## Requirements
A. Which actors does the episode guide for "Hostage" list as guest stars, and which role does each play?
B. Could you carry on the episode guide for "Hostage" from its last sentence?

## Passage given

Hostage

Written by:
Allan Prior
Directed by: Vere Lorrimer
Episode Length: 51’04
Original UK Transmission Date: 27/2/1979
Original UK Ratings: 7.8m
Original UK Chart Position: 65

DVD Availability: Try sendit.com or Amazon

Starring: Gareth Thomas (Blake), Sally Knyvette (Jenna), Paul Darrow (Avon), Jan Chappell (Cally), Michael Keating (Vila) and Peter Tuddenham (Orac/Zen).

Guest-Starring: Jacqueline Pearce (Servalan), Brian Croucher (Travis), John Abineri (Ushton), Judy Buxton (Inga) Kevin Stoney (Joban), Andrew Robertson (Space Commander), Judith Porter (Mutoid) and James Coyle (Molok).

Crew: Peter Brayham (Stunt Co-Ordinator), Geoffrey Manton (Production Assistant), Sheelagh Rees (Production Unit Manager), Mat Irvine/Peter Pegrum/Andrew Lazell (Visual Effects Designers), Max Samett (Film Cameraman), John Gatland (Film Recordist), Sheila S. Tomlinson (Film Editor), Brian Clemett (Studio Lighting), Malcolm Johnson (Studio Sound), Elizabeth Parker (Special Sound), A.J. Mitchell (Electronic Effects), Barbara Kidd (Costume Designer), Anne Ailes (Make-Up Artist), Dudley Simpson (Music), Terry Nation (Series Deviser), Chris Boucher (Script Editor), Gerry Scott/Stephen Brownsey (Designers) and David Maloney (Producer).

Trivia: This is one of two stories to feature a character called Molok. Ben Steed’s eponymous season three story had a character with the same name, albeit spelt slightly differently: Moloch.

Story: After narrowly escaping an attack squad of twenty Federation pursuit ships, Blake receives a message from Travis. He tells Blake that he too is now on the run from the Federation, and that they should pool their resources. If Blake doesn’t meet him to talk then he will kill Blake’s cousin, Inga, a girl whom Blake confesses “meant a lot to me once.” Blake arrives at the destination point of the planet Xbar, on the fourth sector, co-ordinates BW130. He claims to remember the place from when he was a boy, and that it is an ex-penal colony. There Blake meets his father’s brother, Ushton, who is secretly working for Travis in order to save his daughter’s life. Ushton captures Avon and Vila, who teleport down after Blake, and all three are then incarcerated by Travis. However, Ushton turns against Travis and frees Blake and his crew. Avon then reveals that he had sent a message to Servalan, informing her of Travis’s location, and they teleport back aboard the Liberator before she arrives. Ushton and Inga claim they will make something from the planet, and stay behind, while Servalan arrives in command ship C26. She tells Travis that officially they are still enemies, but if he leads her to Blake then she’ll have him “officially listed as dead - there’s no one as free as a dead man.”

## Provided information
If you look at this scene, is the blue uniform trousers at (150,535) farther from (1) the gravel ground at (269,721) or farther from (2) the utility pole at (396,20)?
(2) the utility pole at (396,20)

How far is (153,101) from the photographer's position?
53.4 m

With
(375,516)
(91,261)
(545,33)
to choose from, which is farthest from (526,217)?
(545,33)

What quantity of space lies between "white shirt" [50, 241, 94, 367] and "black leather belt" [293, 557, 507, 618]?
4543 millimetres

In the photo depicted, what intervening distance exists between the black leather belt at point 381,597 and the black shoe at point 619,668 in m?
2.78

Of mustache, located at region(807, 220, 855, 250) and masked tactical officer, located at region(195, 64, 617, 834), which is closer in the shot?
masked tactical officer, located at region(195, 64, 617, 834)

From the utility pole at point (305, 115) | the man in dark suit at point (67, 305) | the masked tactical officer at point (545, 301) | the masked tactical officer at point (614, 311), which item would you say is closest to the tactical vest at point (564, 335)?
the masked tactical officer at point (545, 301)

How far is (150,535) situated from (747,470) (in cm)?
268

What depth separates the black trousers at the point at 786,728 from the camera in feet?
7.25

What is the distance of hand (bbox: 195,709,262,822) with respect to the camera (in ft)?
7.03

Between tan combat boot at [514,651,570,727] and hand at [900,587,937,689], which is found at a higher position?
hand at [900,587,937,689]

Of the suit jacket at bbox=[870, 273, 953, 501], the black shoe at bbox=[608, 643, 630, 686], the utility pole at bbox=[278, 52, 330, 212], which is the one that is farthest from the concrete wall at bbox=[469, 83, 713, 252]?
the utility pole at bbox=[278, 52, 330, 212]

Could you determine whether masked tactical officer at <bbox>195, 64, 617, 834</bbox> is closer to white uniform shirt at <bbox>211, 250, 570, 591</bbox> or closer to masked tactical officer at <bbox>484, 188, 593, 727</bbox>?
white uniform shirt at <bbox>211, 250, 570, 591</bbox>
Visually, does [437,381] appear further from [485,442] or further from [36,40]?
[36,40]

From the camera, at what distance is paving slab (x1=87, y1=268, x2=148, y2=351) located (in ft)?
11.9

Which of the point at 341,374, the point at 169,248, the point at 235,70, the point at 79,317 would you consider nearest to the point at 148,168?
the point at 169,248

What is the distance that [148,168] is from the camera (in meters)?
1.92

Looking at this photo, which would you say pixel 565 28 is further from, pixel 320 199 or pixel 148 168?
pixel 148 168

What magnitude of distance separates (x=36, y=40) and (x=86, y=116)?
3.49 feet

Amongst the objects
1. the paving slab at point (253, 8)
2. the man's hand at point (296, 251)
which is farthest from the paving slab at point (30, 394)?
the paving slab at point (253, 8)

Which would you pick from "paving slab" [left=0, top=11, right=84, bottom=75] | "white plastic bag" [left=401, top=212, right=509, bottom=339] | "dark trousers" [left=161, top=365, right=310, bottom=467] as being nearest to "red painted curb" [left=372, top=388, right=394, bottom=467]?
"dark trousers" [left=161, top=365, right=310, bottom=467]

## Task results
A.
- Jacqueline Pearce (Servalan)
- Brian Croucher (Travis)
- John Abineri (Ushton)
- Judy Buxton (Inga)
- Kevin Stoney (Joban)
- Andrew Robertson (Space Commander)
- Judith Porter (Mutoid)
- James Coyle (Molok)

B.
The Federation: Travis has four Crimos with him, who are described as criminal psychopaths. One of them says of himself “I have a high intelligence quotient, but I enjoy inflicting pain.”
The Federation also appear to have developed their own version of the detection screen. Avon claims disappointment as he wished to sell them the idea, though he’s possibly joking.


Viewpoint:
“What have I done to deserve this?”
“How long a list would you like?”


Some extremely impressive (relatively speaking, obviously) model effects mark out the opening of this episode. You might see the odd string or wire wobble, and Jenna’s console again displays shaky tendencies (cf. Space Fall), but for Blake’s 7 this is a high calibre opening.

Sadly, that’s all this episode has got. Other than the explosions and embarrassing slowfighting, Allan Prior’s story holds little in the way of plot. There are some unintentionally amusing bits, such as the dummy that falls, Benny Hill-style, off a cliff, or Sally Knyvette chewing most of her lines. And the understated love interest between her and Blake is interesting. Yet for a story where Travis is on the run from the Federation, a fellow outlaw, then this should have been so much better. Brian Croucher gives his weakest take on the character (apart from Voice From The Past, obviously) in a script that affords him little else other than shouting. Mind you, no one could say “Crimos” and sound credible. It’s as if the production team thought they’d got away with “Mutoids” and thought they’d see how far they could push it. Painfully thin on plot, I’d have to put the few decent lines down to Chris Boucher’s script editing, while the superlative Kevin Stoney is wasted in a minor cameo role.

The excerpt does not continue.